------ Source material

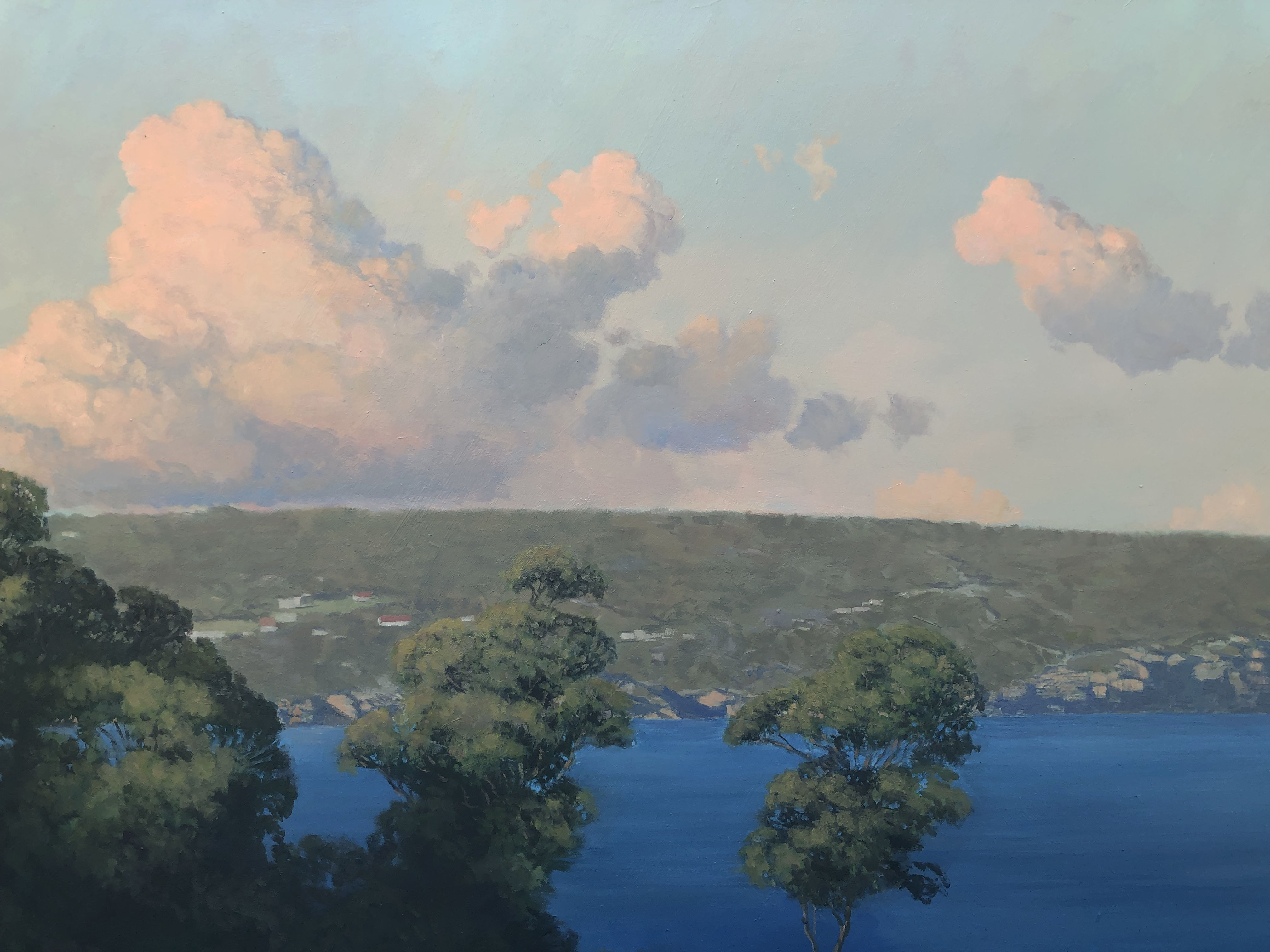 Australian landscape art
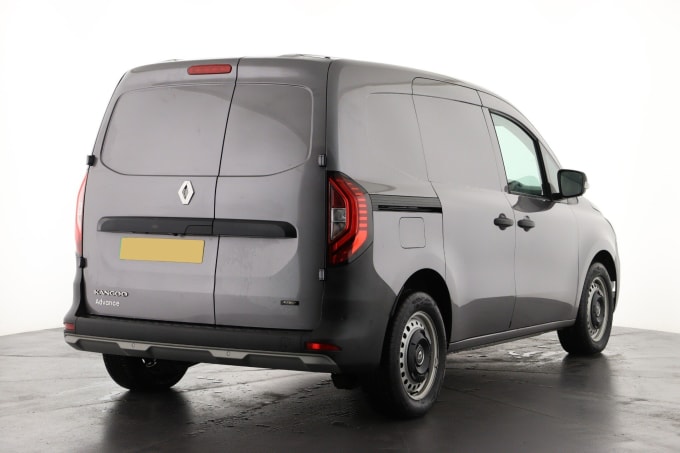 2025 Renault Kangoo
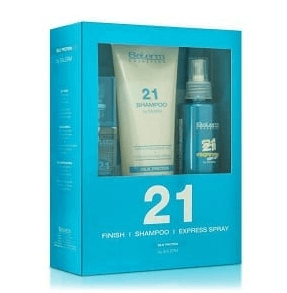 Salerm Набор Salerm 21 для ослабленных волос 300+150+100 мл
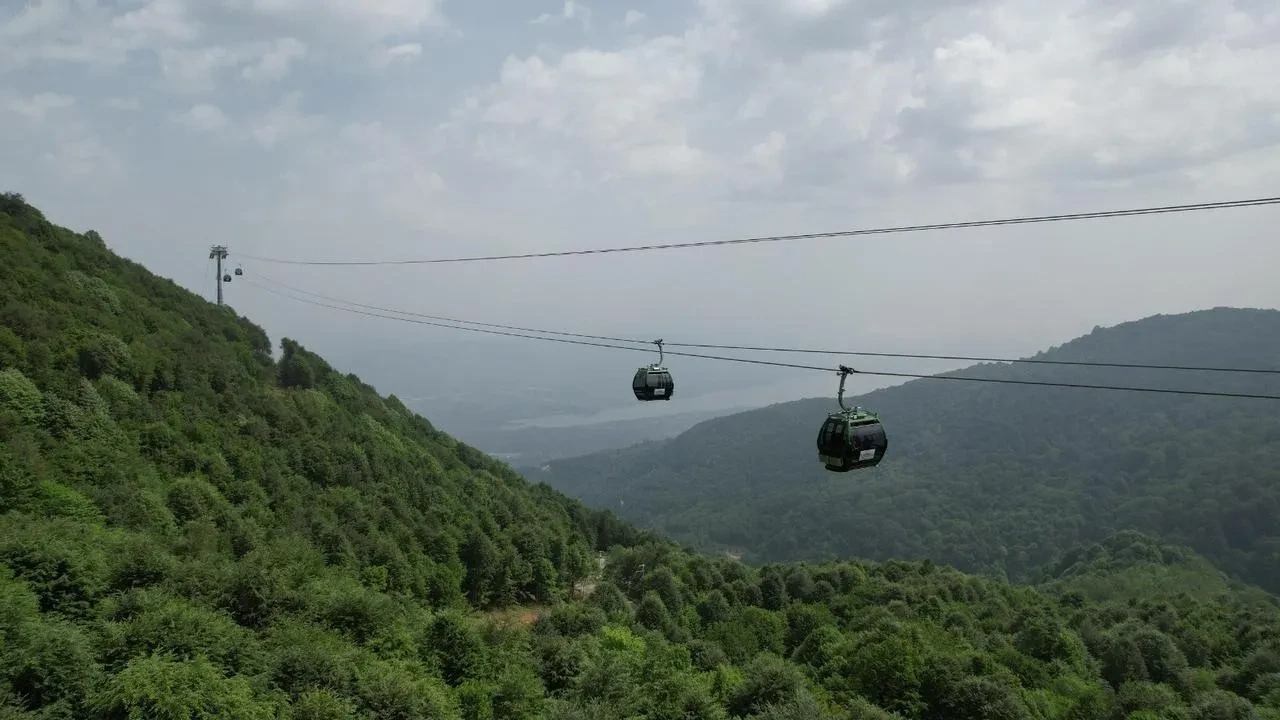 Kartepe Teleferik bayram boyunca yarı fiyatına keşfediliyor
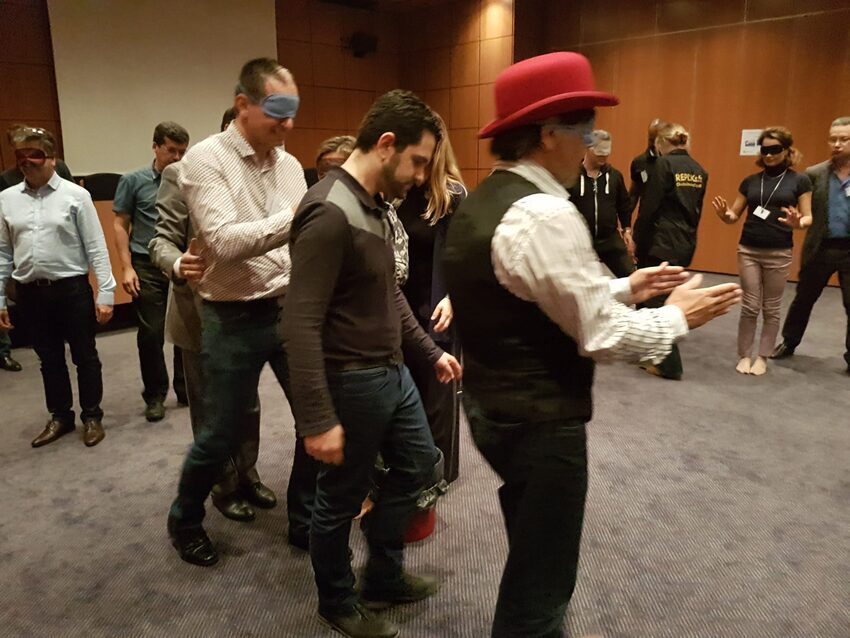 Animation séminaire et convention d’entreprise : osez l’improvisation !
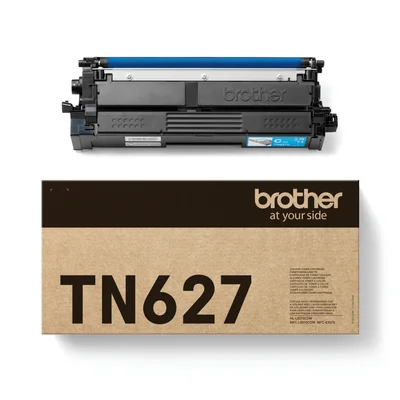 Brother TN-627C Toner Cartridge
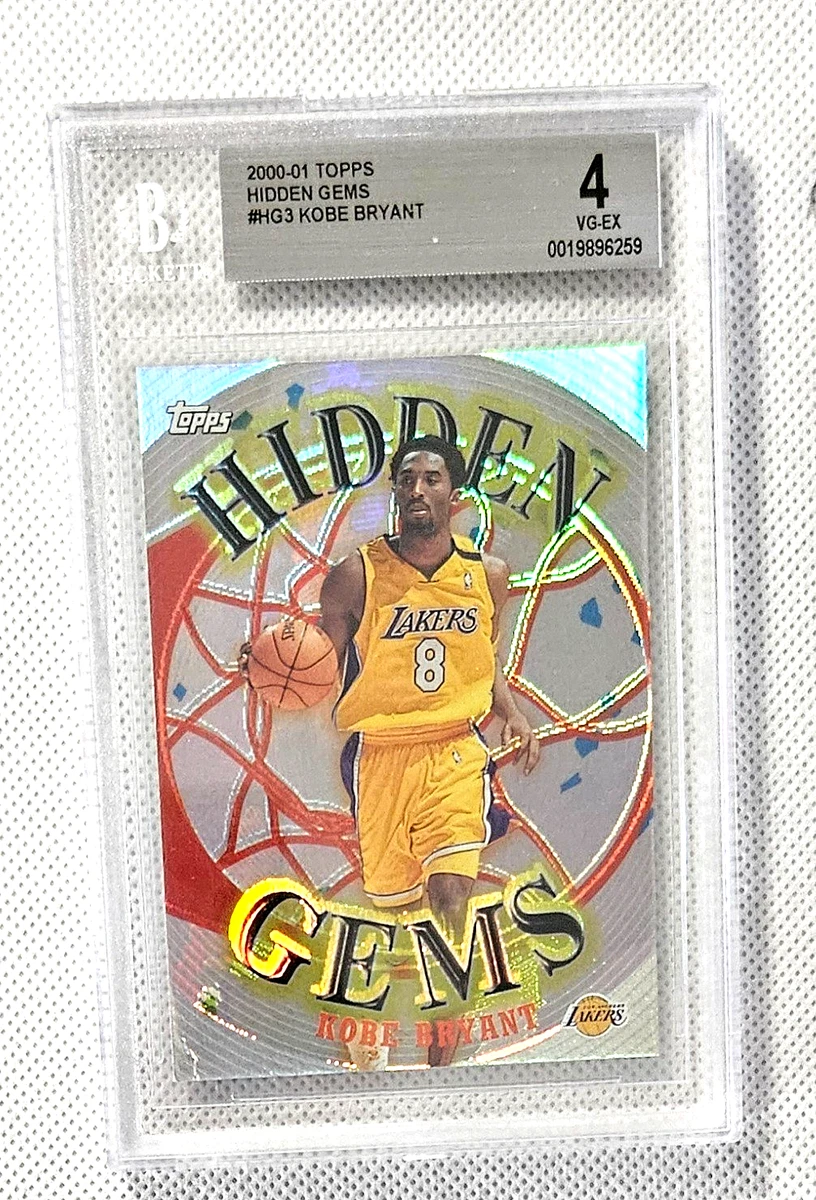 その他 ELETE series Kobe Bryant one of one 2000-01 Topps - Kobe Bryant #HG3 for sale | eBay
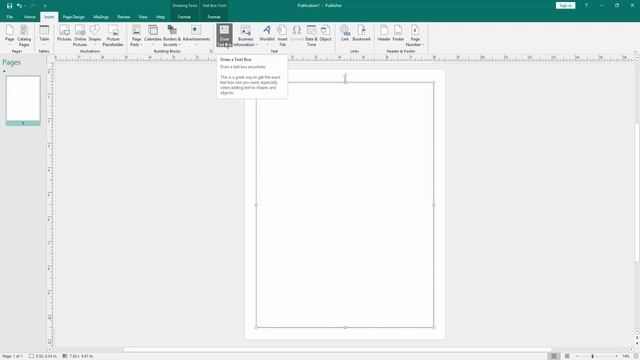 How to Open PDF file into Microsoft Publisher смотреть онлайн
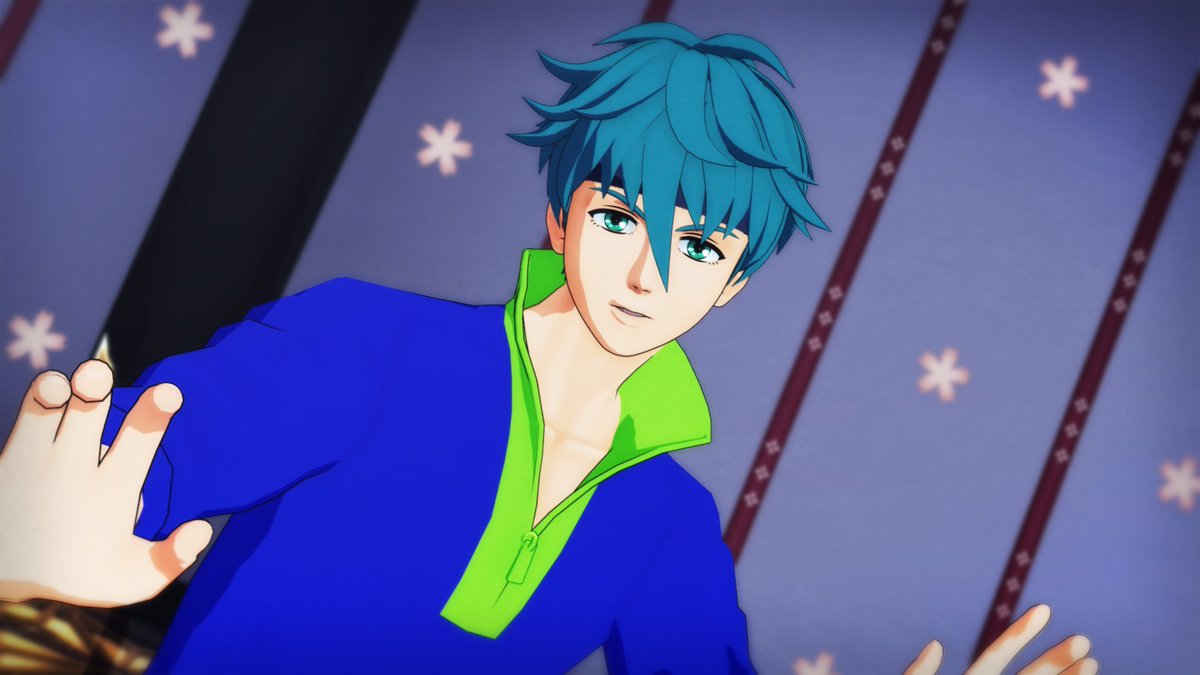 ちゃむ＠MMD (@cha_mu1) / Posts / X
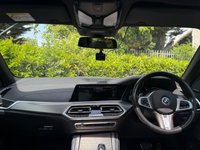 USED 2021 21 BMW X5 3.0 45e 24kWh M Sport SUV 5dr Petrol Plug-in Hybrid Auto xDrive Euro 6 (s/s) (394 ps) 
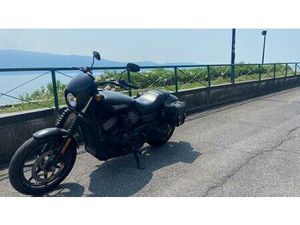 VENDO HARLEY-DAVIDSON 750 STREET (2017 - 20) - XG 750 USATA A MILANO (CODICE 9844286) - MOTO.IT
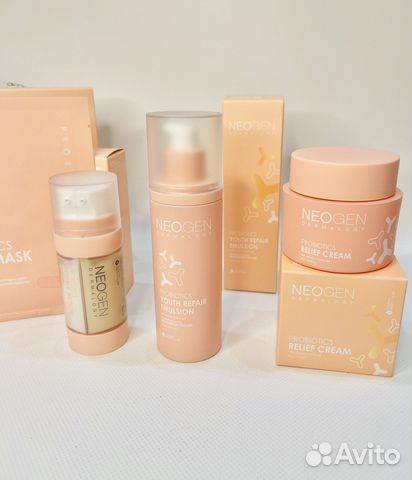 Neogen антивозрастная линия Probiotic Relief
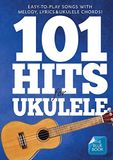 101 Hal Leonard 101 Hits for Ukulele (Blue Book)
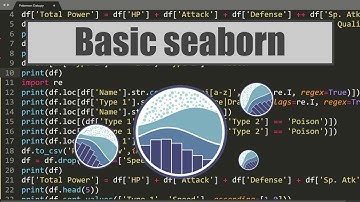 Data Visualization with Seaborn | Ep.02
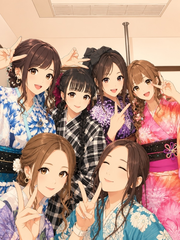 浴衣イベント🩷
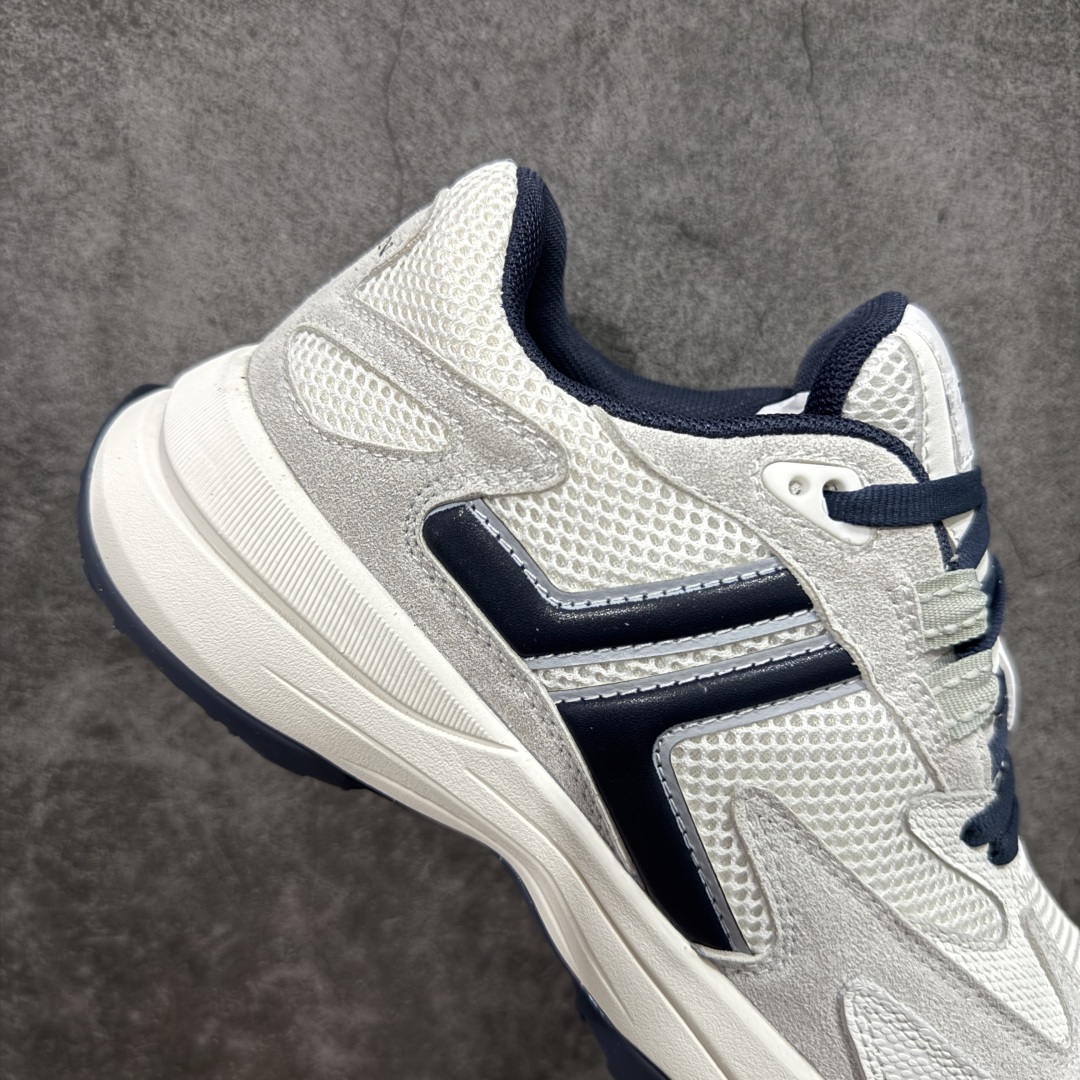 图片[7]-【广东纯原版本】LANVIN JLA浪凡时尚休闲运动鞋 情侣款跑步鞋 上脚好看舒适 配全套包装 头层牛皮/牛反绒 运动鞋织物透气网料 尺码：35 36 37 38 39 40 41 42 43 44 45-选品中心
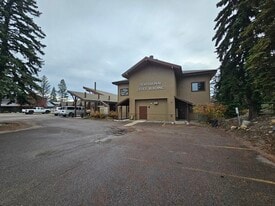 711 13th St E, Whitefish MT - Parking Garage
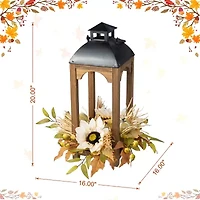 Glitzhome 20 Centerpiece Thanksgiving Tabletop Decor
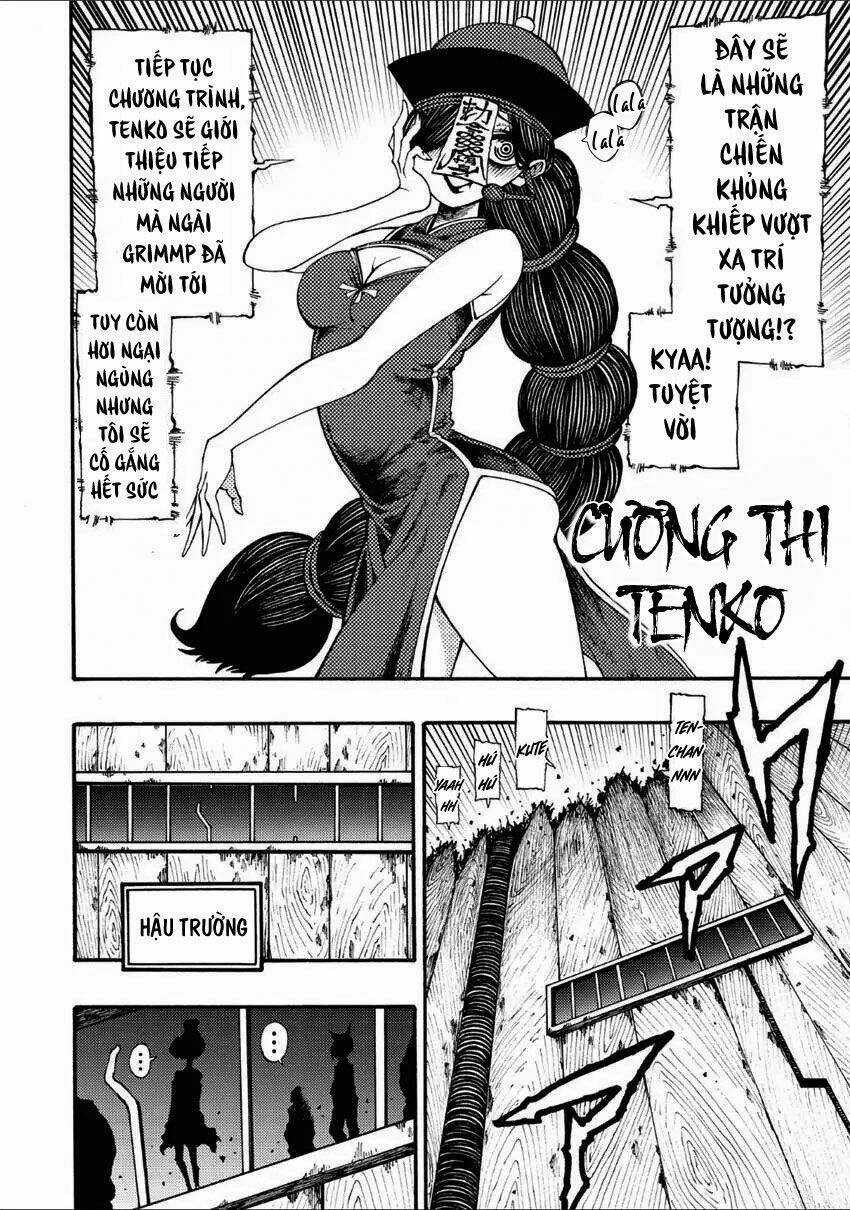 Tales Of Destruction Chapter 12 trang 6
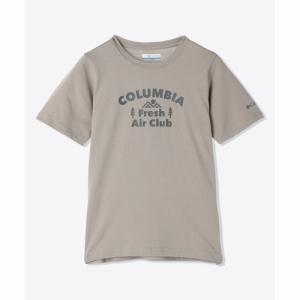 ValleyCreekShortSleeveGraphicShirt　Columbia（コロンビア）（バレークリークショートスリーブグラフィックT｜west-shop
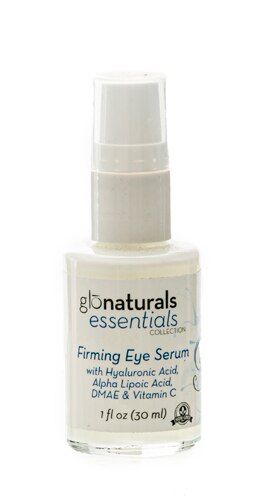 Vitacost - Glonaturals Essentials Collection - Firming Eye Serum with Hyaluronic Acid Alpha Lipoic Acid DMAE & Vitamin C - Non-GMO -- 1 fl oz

------------

# Task to carry out
Write out exactly, and only, the lines from the line holding "その他 ELETE series" through the end of the data, inclusive, without any pictures.

# Answer section
 その他 ELETE series Kobe Bryant one of one 2000-01 Topps - Kobe Bryant #HG3 for sale | eBay
 How to Open PDF file into Microsoft Publisher смотреть онлайн
 ちゃむ＠MMD (@cha_mu1) / Posts / X
 USED 2021 21 BMW X5 3.0 45e 24kWh M Sport SUV 5dr Petrol Plug-in Hybrid Auto xDrive Euro 6 (s/s) (394 ps) 
 VENDO HARLEY-DAVIDSON 750 STREET (2017 - 20) - XG 750 USATA A MILANO (CODICE 9844286) - MOTO.IT
 Neogen антивозрастная линия Probiotic Relief
 101 Hal Leonard 101 Hits for Ukulele (Blue Book)
 Data Visualization with Seaborn | Ep.02
 浴衣イベント🩷
 图片[7]-【广东纯原版本】LANVIN JLA浪凡时尚休闲运动鞋 情侣款跑步鞋 上脚好看舒适 配全套包装 头层牛皮/牛反绒 运动鞋织物透气网料 尺码：35 36 37 38 39 40 41 42 43 44 45-选品中心
 711 13th St E, Whitefish MT - Parking Garage
 Glitzhome 20 Centerpiece Thanksgiving Tabletop Decor
 Tales Of Destruction Chapter 12 trang 6
 ValleyCreekShortSleeveGraphicShirt　Columbia（コロンビア）（バレークリークショートスリーブグラフィックT｜west-shop
 Vitacost - Glonaturals Essentials Collection - Firming Eye Serum with Hyaluronic Acid Alpha Lipoic Acid DMAE & Vitamin C - Non-GMO -- 1 fl oz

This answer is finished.